▸ EXERCISE DIRECTIONS: Repeat each record below exactly, omitting whatever pictures appear in it.
(EXERCISE MATERIAL Opens)
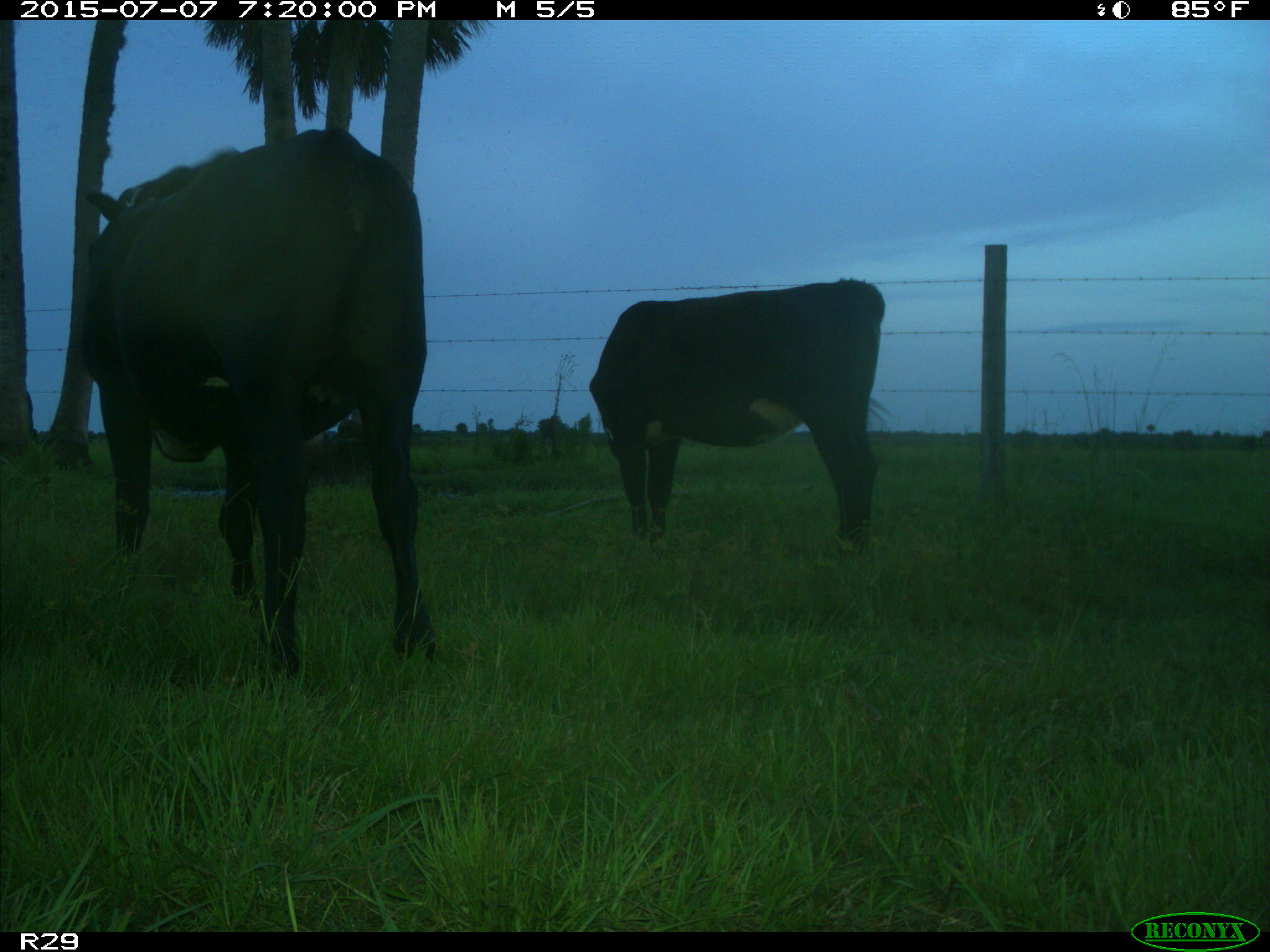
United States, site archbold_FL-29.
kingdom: Animalia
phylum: Chordata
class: Mammalia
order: Artiodactyla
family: Bovidae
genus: Bos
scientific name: Bos taurus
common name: domestic cow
Bos taurus (domestic cow).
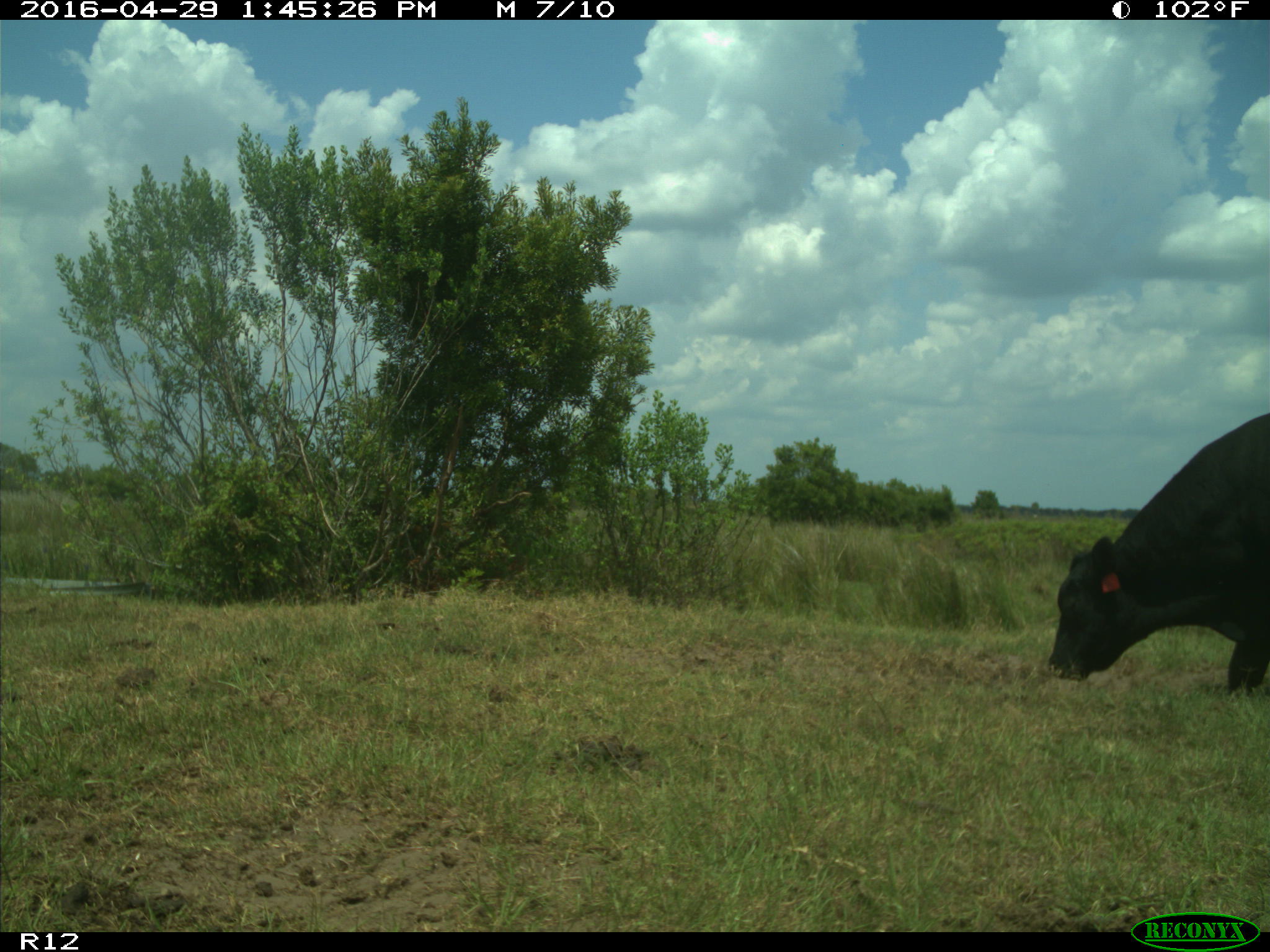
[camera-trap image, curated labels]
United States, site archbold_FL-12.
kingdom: Animalia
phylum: Chordata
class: Mammalia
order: Artiodactyla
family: Bovidae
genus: Bos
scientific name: Bos taurus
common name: domestic cow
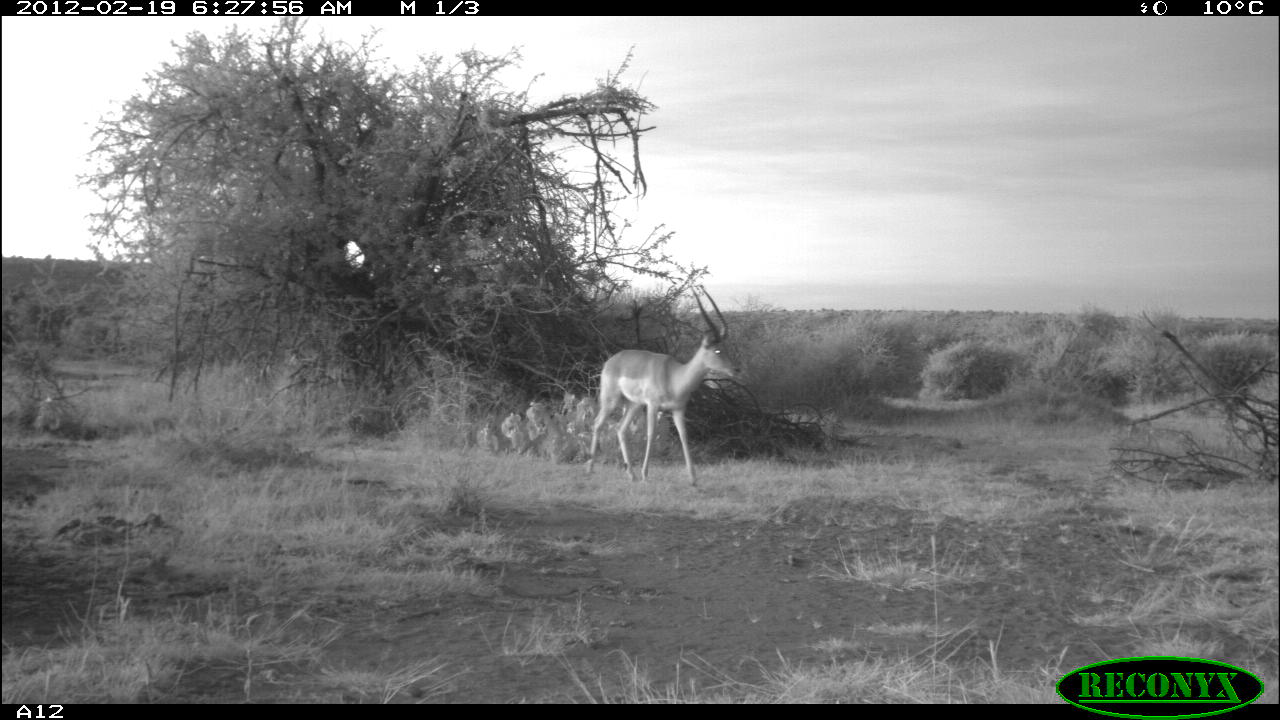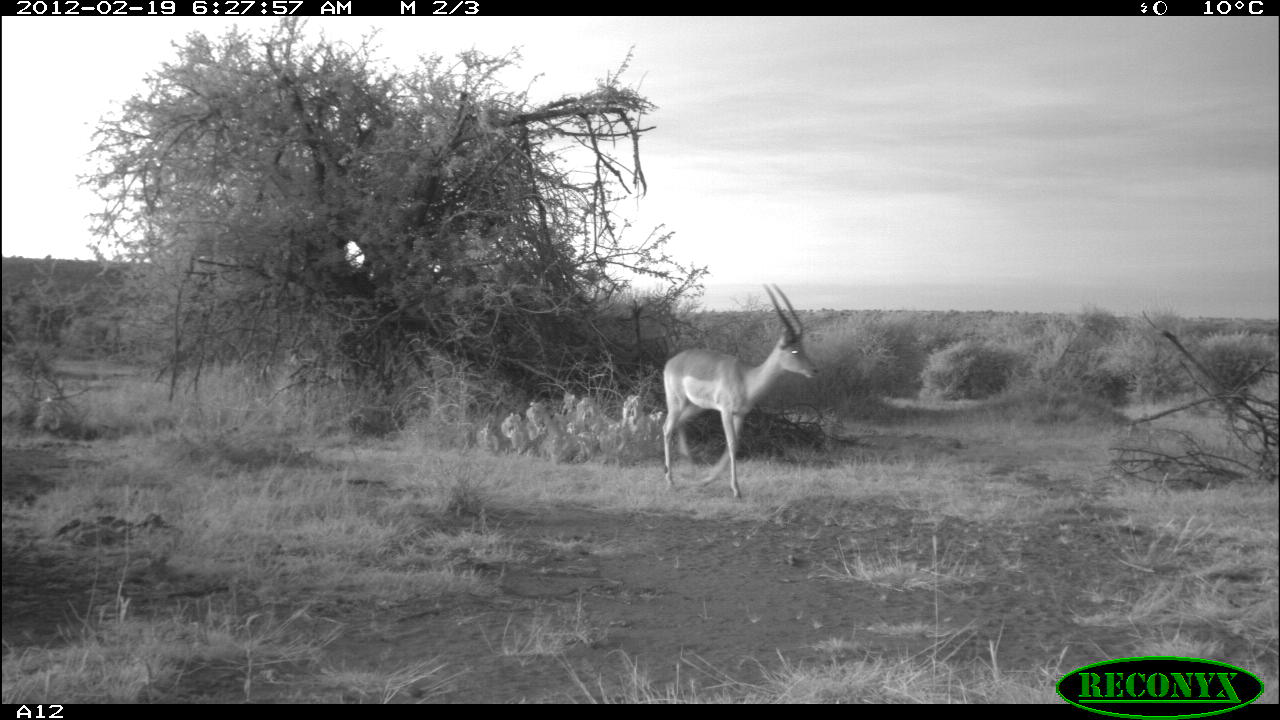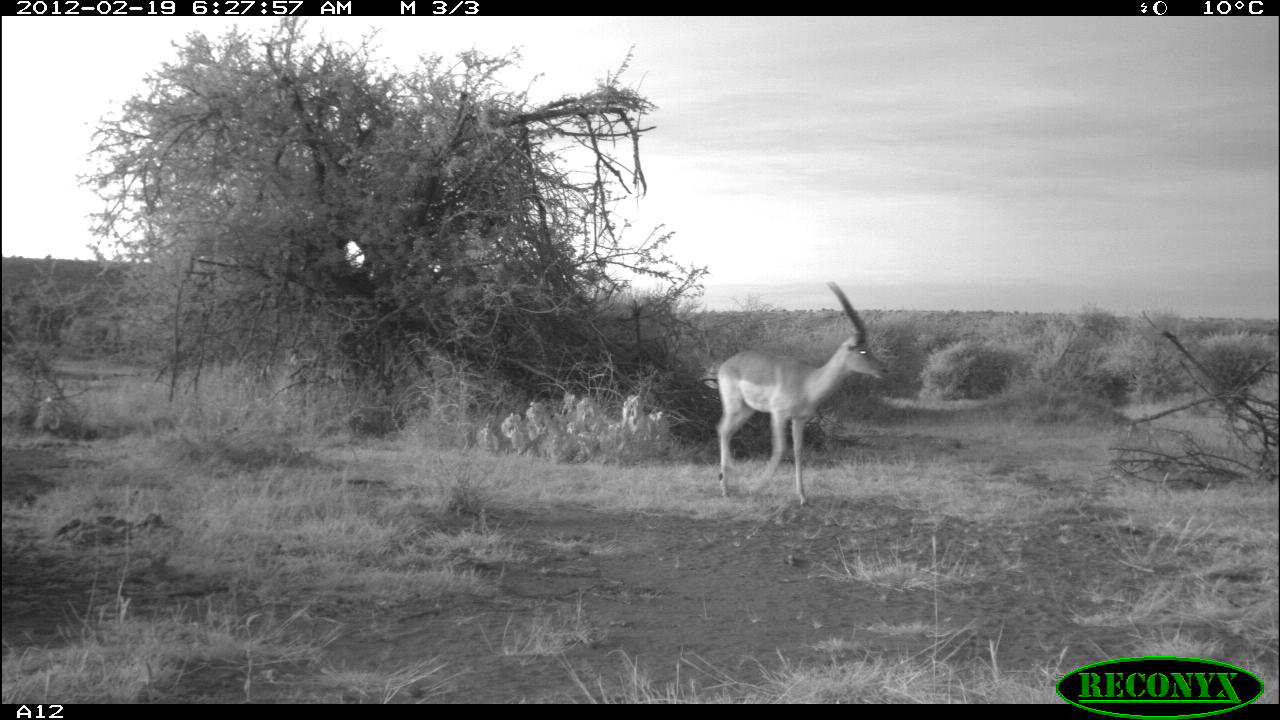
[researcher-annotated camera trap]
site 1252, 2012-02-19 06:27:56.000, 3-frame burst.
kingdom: Animalia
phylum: Chordata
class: Mammalia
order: Artiodactyla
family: Bovidae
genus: Aepyceros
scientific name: Aepyceros melampus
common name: impala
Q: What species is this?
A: Aepyceros melampus (impala).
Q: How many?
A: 1.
(EXERCISE MATERIAL Closes)
▸ TASK RESULT:
United States, site archbold_FL-29.
kingdom: Animalia
phylum: Chordata
class: Mammalia
order: Artiodactyla
family: Bovidae
genus: Bos
scientific name: Bos taurus
common name: domestic cow
Bos taurus (domestic cow).
[camera-trap image, curated labels]
United States, site archbold_FL-12.
kingdom: Animalia
phylum: Chordata
class: Mammalia
order: Artiodactyla
family: Bovidae
genus: Bos
scientific name: Bos taurus
common name: domestic cow
[researcher-annotated camera trap]
site 1252, 2012-02-19 06:27:56.000, 3-frame burst.
kingdom: Animalia
phylum: Chordata
class: Mammalia
order: Artiodactyla
family: Bovidae
genus: Aepyceros
scientific name: Aepyceros melampus
common name: impala
Q: What species is this?
A: Aepyceros melampus (impala).
Q: How many?
A: 1.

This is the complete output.